WHAT THE EXERCISE ASKS
Copy only this range: the line with "Based on what's" through the final line of the material, inclusive at both ends.

INPUT
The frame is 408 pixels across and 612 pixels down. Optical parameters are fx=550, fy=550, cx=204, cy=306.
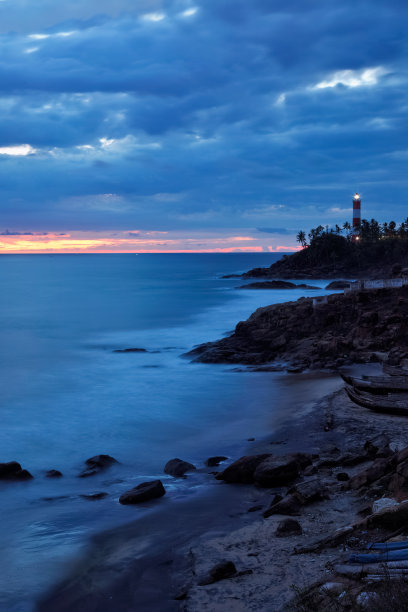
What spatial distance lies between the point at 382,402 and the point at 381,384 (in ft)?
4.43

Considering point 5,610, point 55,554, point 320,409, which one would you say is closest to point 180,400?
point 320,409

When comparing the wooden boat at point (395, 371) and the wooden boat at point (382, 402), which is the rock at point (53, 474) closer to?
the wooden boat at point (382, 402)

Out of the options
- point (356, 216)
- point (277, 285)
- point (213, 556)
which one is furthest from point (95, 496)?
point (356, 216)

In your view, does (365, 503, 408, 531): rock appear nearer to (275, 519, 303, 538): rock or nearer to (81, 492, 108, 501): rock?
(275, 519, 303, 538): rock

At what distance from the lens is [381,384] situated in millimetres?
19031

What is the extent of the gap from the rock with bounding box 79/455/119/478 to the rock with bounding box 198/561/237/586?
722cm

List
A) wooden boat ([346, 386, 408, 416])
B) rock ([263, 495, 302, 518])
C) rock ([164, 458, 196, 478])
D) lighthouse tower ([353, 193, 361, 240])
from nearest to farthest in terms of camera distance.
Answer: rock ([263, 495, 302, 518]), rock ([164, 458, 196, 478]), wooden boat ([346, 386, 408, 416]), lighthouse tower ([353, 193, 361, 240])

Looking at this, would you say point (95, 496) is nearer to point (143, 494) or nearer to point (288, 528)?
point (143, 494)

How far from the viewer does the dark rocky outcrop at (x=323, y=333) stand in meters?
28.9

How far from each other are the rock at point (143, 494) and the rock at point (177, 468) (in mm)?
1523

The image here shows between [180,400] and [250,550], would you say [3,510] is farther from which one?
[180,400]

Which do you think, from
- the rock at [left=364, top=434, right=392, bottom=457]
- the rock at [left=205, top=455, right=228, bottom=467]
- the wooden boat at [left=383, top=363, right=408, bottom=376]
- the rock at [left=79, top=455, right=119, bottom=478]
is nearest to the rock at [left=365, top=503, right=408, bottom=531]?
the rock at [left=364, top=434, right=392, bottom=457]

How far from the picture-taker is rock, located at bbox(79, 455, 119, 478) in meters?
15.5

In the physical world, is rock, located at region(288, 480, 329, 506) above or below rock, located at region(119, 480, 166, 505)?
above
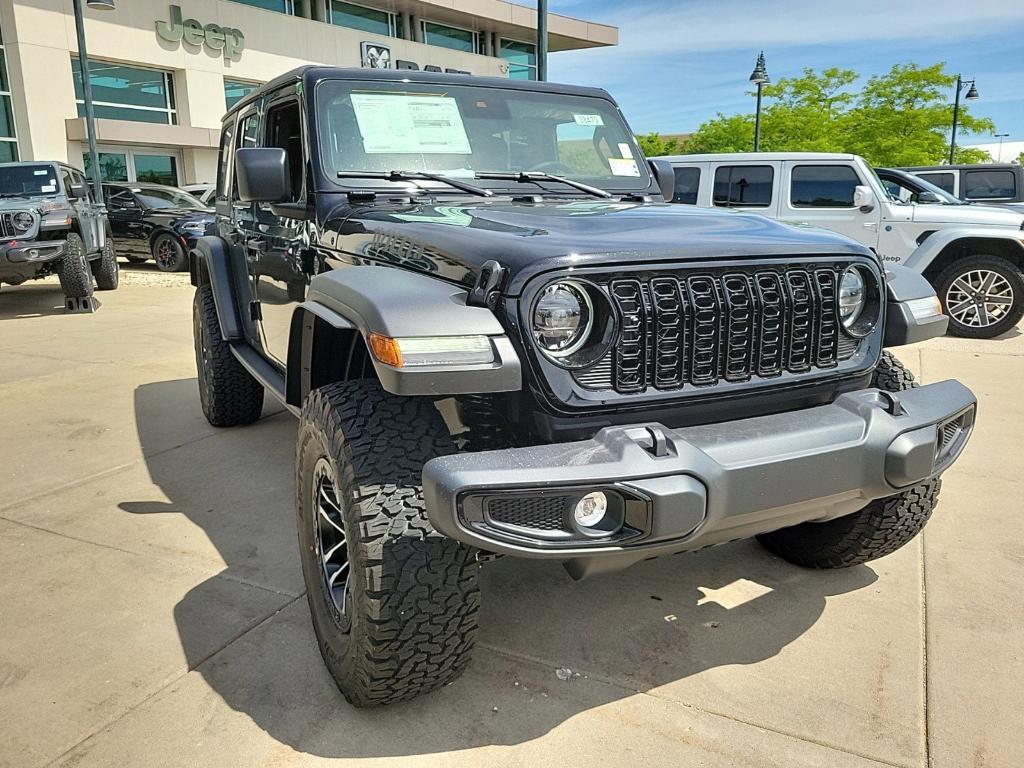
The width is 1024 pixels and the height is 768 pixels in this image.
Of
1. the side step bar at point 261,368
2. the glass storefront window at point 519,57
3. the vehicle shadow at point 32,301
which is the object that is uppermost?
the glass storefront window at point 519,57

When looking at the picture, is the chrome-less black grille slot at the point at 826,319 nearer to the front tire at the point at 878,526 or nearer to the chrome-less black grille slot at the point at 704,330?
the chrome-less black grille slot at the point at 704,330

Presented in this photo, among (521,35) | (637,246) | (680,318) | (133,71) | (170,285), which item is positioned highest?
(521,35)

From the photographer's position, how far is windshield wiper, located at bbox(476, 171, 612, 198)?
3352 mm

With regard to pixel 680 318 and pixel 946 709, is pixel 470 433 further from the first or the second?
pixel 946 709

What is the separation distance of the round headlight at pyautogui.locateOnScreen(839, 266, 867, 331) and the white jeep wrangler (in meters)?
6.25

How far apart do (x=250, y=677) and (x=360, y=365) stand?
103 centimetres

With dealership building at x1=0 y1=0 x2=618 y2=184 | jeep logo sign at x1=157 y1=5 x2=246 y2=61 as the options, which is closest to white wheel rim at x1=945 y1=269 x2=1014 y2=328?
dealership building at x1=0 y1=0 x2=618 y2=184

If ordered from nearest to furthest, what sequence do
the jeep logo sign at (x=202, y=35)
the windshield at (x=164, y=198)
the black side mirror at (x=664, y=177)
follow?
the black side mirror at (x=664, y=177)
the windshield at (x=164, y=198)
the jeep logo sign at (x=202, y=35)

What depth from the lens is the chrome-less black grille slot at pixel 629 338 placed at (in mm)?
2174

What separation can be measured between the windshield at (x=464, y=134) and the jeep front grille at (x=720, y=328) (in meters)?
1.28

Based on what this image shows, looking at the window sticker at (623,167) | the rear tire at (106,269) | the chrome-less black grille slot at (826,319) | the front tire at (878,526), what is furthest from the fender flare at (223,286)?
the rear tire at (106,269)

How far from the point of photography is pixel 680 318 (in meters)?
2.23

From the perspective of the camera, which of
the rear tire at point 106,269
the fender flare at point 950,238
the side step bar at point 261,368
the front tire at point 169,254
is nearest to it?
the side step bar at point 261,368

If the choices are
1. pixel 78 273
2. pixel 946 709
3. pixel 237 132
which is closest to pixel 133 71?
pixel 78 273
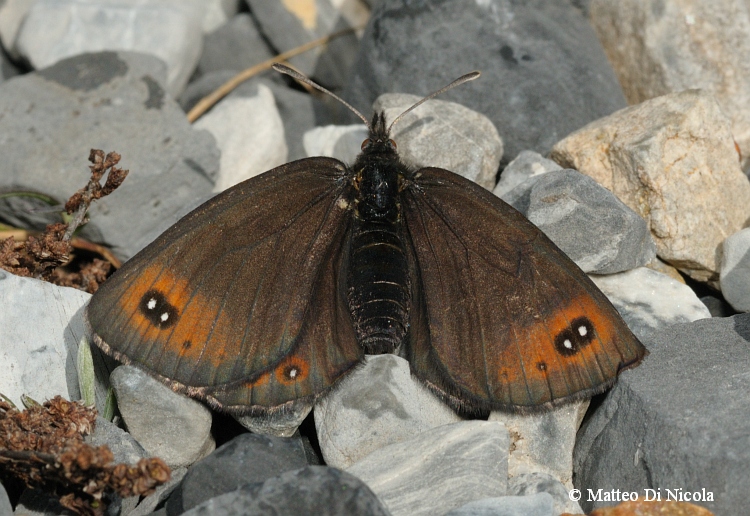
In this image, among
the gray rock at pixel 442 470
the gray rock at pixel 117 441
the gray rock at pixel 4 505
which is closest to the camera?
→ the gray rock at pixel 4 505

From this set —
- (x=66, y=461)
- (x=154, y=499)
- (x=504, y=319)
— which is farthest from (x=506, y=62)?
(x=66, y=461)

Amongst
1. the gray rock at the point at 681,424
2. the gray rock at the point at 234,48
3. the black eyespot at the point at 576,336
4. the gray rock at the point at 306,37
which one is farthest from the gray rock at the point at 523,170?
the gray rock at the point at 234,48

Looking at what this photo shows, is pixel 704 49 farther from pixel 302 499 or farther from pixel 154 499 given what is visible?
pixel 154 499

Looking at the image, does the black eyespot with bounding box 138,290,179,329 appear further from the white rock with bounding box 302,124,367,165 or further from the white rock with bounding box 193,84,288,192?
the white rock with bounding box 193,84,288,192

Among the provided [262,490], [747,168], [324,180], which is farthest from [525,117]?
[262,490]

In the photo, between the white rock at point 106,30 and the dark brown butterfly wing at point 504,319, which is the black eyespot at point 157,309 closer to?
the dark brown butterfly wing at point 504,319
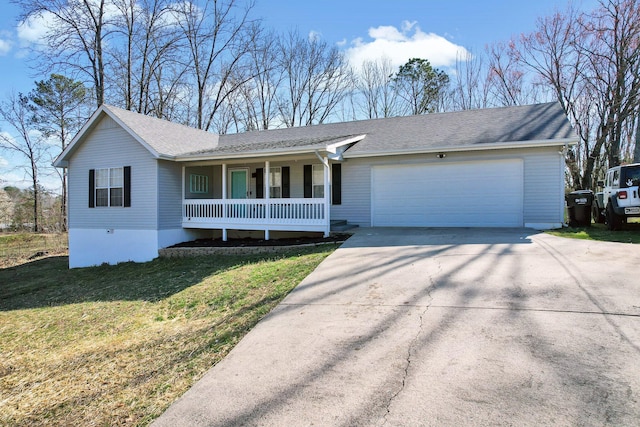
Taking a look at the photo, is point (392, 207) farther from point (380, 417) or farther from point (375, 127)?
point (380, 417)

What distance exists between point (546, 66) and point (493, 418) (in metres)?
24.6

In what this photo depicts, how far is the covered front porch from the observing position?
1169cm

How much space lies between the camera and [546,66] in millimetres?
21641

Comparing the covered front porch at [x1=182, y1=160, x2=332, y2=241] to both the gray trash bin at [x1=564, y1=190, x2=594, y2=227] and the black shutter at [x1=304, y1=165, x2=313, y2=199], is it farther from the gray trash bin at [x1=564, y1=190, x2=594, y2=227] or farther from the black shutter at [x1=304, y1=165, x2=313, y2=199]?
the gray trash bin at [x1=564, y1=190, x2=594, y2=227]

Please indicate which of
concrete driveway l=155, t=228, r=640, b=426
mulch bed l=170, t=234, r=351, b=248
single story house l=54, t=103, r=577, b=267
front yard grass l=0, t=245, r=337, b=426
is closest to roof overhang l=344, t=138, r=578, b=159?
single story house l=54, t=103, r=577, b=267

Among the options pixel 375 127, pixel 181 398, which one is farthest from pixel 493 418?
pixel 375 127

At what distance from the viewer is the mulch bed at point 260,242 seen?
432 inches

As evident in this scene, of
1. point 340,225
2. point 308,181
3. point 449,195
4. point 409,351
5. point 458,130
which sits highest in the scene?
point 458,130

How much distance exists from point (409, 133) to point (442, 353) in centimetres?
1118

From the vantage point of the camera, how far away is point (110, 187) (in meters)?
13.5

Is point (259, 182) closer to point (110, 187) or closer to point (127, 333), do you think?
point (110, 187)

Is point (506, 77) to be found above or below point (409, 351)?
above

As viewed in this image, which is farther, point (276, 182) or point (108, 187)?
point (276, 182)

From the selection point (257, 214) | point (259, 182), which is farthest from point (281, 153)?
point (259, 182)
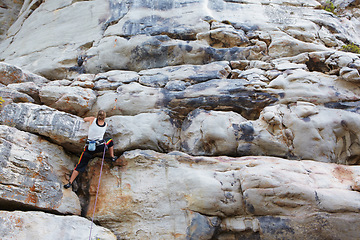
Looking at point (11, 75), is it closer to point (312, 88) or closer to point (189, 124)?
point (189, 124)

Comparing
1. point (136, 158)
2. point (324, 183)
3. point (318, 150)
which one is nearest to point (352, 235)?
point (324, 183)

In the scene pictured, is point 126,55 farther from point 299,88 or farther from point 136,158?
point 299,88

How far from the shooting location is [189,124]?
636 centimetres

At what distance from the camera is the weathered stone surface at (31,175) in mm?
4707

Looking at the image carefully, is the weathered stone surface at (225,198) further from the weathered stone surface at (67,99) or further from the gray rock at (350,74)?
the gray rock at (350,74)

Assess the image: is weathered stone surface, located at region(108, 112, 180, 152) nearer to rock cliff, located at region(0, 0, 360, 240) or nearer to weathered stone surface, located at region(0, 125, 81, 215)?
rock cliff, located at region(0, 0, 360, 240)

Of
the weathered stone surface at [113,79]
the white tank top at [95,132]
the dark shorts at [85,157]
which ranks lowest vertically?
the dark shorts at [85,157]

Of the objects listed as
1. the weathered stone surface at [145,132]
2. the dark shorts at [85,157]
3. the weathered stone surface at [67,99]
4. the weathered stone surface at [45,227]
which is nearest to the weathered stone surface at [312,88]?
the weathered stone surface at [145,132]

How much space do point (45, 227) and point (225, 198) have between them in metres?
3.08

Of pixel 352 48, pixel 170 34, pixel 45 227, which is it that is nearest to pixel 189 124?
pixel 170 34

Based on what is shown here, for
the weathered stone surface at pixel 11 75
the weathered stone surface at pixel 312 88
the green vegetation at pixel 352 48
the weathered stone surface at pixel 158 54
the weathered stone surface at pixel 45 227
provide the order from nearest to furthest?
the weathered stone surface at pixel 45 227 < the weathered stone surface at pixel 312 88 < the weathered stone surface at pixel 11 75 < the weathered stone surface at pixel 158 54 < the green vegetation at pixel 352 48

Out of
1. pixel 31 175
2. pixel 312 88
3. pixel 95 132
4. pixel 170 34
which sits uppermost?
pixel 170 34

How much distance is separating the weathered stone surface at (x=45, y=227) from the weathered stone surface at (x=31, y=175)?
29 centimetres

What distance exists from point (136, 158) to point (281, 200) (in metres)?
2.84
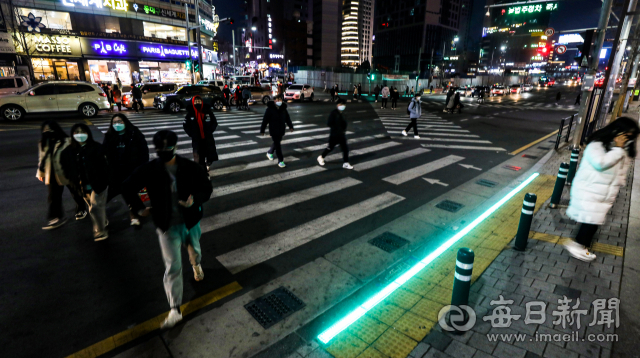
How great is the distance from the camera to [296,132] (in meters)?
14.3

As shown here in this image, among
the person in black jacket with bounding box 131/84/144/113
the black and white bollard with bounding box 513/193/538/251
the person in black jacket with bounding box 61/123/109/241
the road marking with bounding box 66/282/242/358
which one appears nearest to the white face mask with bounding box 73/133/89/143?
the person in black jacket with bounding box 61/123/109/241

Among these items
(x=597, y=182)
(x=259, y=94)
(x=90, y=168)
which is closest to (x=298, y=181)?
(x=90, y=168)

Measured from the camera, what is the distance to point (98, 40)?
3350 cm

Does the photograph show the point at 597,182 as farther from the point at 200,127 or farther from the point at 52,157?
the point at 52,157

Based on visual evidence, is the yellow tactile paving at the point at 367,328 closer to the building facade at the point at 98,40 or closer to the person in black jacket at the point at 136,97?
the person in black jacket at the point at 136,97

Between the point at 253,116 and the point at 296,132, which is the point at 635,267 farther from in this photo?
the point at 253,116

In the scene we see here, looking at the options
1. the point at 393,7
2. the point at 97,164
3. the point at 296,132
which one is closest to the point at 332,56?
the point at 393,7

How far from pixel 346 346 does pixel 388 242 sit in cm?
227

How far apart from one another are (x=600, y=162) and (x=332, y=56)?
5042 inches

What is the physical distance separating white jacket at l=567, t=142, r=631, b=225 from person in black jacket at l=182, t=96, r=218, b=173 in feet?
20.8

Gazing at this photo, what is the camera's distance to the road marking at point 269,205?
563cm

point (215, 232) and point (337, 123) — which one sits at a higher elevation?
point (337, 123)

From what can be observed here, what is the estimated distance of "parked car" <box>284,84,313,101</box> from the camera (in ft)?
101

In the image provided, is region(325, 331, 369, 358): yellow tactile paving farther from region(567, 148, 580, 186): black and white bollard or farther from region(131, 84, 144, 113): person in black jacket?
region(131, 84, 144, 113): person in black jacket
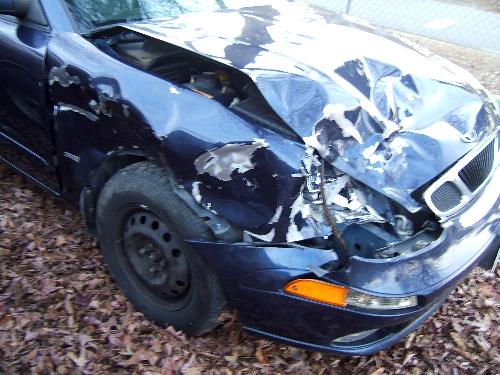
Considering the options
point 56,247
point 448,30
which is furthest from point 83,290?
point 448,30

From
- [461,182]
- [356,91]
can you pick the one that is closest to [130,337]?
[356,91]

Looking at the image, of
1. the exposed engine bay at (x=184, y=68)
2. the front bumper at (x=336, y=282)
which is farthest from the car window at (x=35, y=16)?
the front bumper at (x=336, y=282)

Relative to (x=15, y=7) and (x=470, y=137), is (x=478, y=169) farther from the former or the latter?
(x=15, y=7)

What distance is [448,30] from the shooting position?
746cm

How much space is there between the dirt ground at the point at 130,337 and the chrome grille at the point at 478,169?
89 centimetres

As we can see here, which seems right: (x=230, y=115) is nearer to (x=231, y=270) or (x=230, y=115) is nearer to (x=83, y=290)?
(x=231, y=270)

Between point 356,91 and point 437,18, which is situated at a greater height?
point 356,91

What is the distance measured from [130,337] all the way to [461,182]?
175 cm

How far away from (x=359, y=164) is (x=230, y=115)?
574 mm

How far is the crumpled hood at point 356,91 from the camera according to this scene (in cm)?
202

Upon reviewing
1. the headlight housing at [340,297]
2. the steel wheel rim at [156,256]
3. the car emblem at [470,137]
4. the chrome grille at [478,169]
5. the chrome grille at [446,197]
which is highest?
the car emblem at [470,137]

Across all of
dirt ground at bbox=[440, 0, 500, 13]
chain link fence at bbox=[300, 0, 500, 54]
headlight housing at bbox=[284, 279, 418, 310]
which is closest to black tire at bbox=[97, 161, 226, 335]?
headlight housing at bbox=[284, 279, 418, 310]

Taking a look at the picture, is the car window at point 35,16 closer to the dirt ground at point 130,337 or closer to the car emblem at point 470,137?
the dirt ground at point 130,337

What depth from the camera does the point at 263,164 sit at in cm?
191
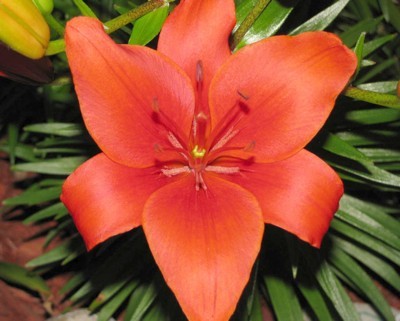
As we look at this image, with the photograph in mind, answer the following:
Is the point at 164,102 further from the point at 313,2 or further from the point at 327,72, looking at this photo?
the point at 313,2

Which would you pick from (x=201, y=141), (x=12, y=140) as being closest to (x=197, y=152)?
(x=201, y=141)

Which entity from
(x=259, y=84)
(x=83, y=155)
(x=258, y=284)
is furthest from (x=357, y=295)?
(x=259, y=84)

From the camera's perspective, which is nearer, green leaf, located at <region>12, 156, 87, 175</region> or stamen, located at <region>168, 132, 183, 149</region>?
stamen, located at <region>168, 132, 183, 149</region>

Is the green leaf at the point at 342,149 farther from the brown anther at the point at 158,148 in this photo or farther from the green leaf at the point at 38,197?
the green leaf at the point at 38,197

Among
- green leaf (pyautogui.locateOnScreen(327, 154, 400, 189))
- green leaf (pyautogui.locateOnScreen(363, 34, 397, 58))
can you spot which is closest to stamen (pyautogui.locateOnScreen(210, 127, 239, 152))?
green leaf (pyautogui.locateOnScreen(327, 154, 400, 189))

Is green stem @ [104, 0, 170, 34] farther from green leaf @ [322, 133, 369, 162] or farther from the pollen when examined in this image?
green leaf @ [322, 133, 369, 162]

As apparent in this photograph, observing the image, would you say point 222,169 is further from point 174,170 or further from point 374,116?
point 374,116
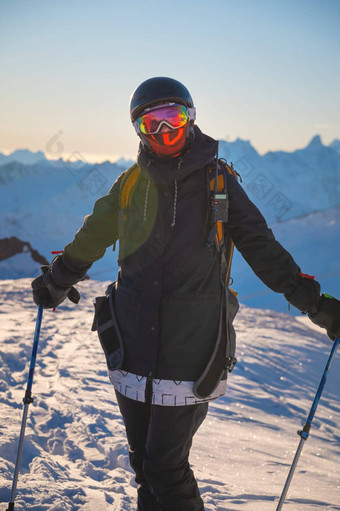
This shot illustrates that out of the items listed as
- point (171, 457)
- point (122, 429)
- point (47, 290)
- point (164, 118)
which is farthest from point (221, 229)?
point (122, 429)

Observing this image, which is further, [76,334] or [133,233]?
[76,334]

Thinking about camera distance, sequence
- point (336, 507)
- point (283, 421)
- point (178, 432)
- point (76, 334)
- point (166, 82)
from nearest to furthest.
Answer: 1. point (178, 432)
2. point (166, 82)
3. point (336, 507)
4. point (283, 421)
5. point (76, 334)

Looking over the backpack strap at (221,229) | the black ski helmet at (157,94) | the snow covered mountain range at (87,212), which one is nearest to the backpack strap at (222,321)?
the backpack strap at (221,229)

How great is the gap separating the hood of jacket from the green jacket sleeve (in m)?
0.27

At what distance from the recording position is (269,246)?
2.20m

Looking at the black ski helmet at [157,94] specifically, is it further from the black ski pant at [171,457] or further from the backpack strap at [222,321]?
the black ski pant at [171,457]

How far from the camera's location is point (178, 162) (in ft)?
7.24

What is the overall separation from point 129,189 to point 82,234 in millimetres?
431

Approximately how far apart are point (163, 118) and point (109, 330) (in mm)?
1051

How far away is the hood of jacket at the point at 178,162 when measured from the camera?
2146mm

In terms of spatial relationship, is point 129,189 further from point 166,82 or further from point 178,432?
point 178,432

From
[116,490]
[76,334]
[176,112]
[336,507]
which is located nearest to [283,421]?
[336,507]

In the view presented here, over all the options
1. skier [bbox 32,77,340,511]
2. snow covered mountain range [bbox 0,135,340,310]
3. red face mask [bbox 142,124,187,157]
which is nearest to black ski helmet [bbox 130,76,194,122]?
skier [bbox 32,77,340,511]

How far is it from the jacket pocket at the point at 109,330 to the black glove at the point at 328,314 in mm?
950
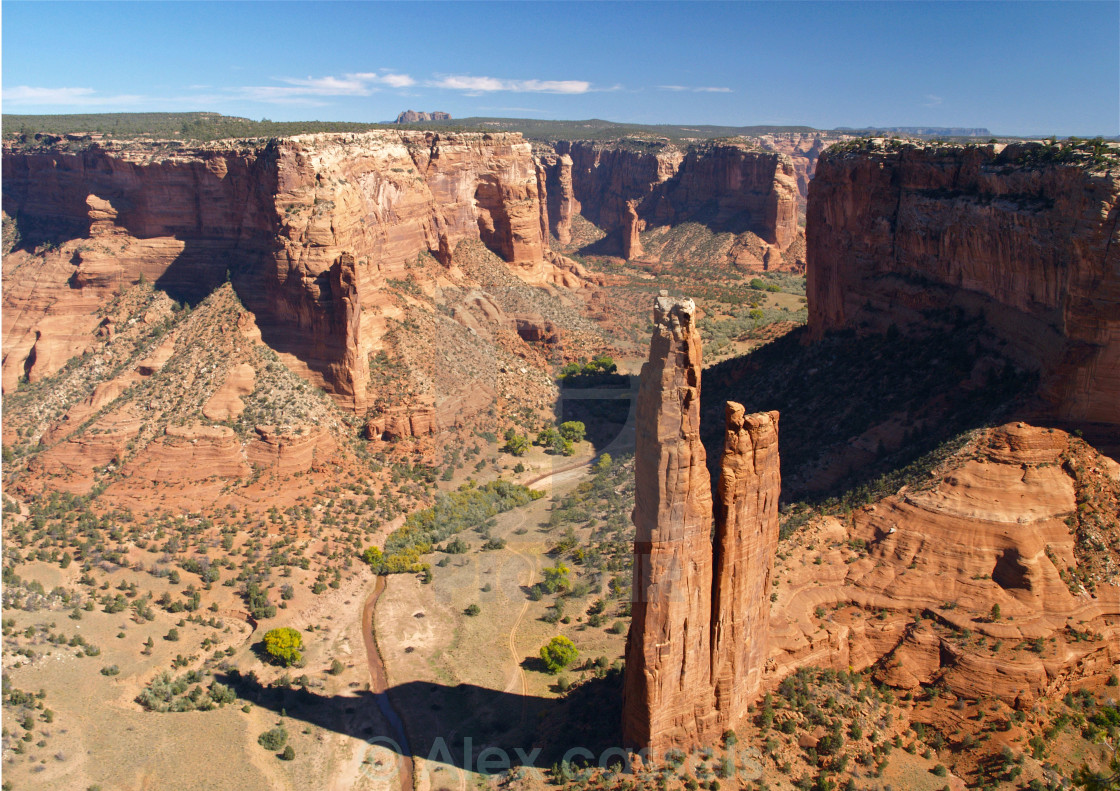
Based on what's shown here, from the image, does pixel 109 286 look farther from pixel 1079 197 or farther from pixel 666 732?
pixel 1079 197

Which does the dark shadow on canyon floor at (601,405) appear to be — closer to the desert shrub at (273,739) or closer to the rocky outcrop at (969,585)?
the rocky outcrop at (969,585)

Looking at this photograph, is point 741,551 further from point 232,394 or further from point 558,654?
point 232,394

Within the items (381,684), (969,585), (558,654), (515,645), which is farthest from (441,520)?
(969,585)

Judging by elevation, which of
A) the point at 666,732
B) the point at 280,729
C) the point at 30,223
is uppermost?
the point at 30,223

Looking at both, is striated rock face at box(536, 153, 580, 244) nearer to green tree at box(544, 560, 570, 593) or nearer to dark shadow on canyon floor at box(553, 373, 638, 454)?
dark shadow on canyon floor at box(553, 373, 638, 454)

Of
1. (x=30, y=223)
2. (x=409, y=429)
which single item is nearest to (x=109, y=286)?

ANSWER TO THIS PROBLEM
Based on what's shown here, from the image, does pixel 109 286 look farther from pixel 1079 197 or farther from pixel 666 732?
pixel 1079 197

Which does the dark shadow on canyon floor at (601,405) appear to be — closer to the desert shrub at (273,739) or closer to the rocky outcrop at (969,585)?
the rocky outcrop at (969,585)

Looking at this photograph, is point 741,551 further from point 232,394 or further from point 558,654?
point 232,394

Within the items (381,684), (969,585), (558,654), (515,645), which is farthest from (441,520)?
(969,585)

Judging by elevation, which of
A) the point at 666,732
B) the point at 280,729
C) the point at 30,223
is uppermost?
the point at 30,223

Looking at both, is striated rock face at box(536, 153, 580, 244) nearer to green tree at box(544, 560, 570, 593) or nearer to dark shadow on canyon floor at box(553, 373, 638, 454)?
dark shadow on canyon floor at box(553, 373, 638, 454)

Of
1. (x=30, y=223)
2. (x=409, y=429)
which single item is nearest to (x=109, y=286)?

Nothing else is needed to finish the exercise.